Dear Claire – Summer 2018

09 / 07 / 2018

Perplexed by property law? Relax, Solicitor Claire Haynes is here to answer your most pressing questions…

Q: My business has a licence to occupy serviced office premises. In return for occupying the premises for a longer period the landlord orally agreed with me to reduce the payments under the licence. The landlord is now back tracking and saying that I proposed new terms, but they were not agreed. Can I enforce my conversation with the landlord?

A: A variation to a contract can be oral or in writing. However it would be usual for a licence granting permission to occupy premises to contain wording which restricts variation of the licence to those variations agreed in writing between occupiers and the landlord. These clauses are sometimes called ‘no oral modification’ or ‘no oral variation’ clauses. The purpose of a clause of this nature is to exclude informal or inadvertent variations being made to the licence and to minimise disputes as to whether a variation had been intended and its exact terms. No oral modification clauses are also used to prevent those without authority agreeing to variations of the licence.

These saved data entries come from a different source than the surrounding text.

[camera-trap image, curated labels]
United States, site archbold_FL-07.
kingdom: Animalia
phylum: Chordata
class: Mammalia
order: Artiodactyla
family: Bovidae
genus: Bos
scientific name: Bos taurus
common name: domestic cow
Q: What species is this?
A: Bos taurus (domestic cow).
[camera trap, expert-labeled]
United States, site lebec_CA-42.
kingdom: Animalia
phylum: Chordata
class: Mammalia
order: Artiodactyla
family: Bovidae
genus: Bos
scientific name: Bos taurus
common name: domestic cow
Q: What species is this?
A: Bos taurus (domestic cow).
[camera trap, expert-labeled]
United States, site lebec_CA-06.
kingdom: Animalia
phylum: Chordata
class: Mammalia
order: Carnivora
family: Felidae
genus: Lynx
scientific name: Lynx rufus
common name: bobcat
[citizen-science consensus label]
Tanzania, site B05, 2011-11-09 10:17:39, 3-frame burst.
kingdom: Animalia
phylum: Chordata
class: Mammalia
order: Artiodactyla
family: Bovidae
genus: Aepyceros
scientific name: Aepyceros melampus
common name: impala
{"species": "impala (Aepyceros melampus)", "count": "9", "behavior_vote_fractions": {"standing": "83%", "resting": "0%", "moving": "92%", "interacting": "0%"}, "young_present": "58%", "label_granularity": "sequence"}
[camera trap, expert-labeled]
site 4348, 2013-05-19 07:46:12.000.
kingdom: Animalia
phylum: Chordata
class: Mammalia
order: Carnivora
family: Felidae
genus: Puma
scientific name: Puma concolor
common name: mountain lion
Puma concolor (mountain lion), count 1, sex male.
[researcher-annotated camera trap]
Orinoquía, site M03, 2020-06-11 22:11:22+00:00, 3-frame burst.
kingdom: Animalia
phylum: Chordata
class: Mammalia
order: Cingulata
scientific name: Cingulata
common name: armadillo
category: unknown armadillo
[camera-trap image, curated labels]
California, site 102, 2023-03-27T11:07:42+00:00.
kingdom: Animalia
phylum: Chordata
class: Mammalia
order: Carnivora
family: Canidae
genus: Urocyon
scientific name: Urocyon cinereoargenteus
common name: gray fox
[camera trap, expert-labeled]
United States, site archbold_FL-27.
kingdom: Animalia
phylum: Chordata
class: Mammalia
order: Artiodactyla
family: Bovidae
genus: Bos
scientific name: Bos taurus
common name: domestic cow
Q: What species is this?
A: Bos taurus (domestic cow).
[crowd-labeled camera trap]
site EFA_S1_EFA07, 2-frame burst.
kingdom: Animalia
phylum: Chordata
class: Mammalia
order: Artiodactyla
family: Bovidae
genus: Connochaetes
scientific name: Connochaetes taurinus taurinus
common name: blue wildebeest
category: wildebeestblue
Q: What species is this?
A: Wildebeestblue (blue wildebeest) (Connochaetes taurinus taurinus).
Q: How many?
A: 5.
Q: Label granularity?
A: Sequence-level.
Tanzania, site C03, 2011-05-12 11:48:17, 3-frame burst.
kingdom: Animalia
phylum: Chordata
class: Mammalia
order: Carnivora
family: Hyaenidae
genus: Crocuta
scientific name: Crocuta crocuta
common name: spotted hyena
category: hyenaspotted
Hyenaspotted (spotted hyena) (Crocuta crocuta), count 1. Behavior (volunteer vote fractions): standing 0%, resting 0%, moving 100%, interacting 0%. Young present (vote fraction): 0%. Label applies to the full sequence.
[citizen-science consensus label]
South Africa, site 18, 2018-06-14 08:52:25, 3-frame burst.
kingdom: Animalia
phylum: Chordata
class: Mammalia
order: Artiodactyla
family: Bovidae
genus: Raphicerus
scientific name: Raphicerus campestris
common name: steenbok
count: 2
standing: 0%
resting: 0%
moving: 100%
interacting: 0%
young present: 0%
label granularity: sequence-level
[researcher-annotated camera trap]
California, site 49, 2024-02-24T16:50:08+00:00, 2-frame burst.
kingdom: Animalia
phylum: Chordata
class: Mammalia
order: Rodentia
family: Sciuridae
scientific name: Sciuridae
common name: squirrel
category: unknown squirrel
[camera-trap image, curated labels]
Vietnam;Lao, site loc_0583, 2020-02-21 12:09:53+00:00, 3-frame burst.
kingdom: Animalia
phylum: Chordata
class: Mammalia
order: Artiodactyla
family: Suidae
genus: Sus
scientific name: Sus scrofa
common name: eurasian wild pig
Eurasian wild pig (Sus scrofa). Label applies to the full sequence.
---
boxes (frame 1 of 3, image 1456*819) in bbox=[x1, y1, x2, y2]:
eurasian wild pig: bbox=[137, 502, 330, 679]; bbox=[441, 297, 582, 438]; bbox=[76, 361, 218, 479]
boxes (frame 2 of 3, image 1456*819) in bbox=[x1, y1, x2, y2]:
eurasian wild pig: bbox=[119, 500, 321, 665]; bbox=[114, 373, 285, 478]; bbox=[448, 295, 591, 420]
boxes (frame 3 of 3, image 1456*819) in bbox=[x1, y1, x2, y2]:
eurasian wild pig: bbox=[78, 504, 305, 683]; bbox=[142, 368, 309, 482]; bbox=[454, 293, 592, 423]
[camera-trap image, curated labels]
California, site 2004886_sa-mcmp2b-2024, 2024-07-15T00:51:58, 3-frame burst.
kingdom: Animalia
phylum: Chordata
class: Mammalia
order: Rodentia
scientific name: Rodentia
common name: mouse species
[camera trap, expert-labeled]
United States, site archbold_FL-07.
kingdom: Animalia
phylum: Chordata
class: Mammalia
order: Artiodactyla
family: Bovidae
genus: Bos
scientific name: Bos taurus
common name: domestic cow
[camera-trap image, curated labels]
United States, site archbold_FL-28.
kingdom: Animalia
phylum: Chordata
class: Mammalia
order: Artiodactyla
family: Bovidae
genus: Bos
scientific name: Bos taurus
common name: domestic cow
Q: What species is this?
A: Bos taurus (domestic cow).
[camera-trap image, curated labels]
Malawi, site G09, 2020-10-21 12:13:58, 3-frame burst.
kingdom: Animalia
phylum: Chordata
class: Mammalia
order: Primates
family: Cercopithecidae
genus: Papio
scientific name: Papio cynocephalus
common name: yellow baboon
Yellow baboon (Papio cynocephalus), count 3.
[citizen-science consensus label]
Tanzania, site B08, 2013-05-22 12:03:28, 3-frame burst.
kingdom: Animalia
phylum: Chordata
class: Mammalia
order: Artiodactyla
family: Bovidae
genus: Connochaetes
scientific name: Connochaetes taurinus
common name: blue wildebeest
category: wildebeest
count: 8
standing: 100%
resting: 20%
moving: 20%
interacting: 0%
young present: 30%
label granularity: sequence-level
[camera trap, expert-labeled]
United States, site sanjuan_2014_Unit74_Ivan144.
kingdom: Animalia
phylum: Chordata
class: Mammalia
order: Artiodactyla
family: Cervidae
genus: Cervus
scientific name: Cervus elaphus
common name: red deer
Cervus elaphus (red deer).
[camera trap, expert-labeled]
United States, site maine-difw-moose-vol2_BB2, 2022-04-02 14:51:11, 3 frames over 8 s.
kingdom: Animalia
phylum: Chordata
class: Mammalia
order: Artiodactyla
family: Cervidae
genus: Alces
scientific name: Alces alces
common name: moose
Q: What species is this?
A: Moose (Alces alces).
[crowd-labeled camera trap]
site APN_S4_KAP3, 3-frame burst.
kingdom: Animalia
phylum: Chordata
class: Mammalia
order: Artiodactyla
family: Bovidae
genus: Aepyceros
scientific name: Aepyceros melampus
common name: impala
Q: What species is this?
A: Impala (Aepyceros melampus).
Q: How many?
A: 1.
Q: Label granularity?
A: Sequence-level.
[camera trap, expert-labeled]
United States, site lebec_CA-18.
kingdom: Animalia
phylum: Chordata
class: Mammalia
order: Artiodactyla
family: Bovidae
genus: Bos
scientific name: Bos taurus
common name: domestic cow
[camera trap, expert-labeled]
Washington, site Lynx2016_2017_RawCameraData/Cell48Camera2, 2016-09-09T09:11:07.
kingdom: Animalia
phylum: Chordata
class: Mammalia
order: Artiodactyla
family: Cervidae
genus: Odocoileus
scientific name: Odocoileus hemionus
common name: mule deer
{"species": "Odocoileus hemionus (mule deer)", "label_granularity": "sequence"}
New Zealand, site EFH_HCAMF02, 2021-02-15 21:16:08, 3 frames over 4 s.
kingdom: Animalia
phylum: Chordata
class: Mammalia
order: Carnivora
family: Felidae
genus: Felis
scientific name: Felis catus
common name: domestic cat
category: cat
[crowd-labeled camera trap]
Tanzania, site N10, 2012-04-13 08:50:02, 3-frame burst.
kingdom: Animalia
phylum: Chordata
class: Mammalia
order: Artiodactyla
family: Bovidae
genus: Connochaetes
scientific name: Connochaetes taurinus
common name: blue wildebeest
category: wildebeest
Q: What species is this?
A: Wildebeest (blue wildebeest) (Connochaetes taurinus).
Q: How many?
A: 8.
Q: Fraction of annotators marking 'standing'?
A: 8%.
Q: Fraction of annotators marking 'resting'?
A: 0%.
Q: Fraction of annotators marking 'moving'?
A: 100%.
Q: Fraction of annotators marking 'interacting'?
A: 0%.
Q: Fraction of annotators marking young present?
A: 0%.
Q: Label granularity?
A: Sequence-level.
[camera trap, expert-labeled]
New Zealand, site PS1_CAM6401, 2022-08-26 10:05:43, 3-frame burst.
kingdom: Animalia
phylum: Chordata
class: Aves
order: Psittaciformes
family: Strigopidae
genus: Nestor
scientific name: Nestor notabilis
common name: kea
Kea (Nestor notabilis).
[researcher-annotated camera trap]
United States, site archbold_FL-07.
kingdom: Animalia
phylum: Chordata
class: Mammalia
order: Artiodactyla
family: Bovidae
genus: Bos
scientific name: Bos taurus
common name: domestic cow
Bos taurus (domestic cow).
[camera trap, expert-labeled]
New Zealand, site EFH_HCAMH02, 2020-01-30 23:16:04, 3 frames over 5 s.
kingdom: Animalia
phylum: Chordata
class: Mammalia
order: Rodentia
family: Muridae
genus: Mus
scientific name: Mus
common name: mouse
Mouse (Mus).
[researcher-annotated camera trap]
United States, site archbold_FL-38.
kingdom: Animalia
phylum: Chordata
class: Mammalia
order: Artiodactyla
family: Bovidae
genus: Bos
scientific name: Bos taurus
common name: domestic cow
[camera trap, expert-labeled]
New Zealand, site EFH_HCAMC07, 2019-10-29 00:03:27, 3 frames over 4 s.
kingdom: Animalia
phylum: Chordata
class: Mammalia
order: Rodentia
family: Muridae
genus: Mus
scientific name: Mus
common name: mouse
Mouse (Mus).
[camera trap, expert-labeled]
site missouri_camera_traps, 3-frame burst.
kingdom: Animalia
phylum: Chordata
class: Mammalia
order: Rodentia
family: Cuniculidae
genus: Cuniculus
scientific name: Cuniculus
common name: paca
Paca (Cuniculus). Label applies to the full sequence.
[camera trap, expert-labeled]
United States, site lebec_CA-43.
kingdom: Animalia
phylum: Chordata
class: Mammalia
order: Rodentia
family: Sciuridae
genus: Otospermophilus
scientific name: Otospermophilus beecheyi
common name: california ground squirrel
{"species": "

The Supreme Court has recently considered a similar case in which it ruled that a clause restricting oral variations to an agreement could not be ignored. The Court gave effect to contractual provisions requiring specified formalities to be adhered to for a variation as this reflected the intentions of the parties at the time they entered into the agreement.

Your situation turns on the specific wording of the licence, but in the event such a clause is included in the licence, you are unlikely to be able to enforce the terms that the landlord agreed in conversation with you.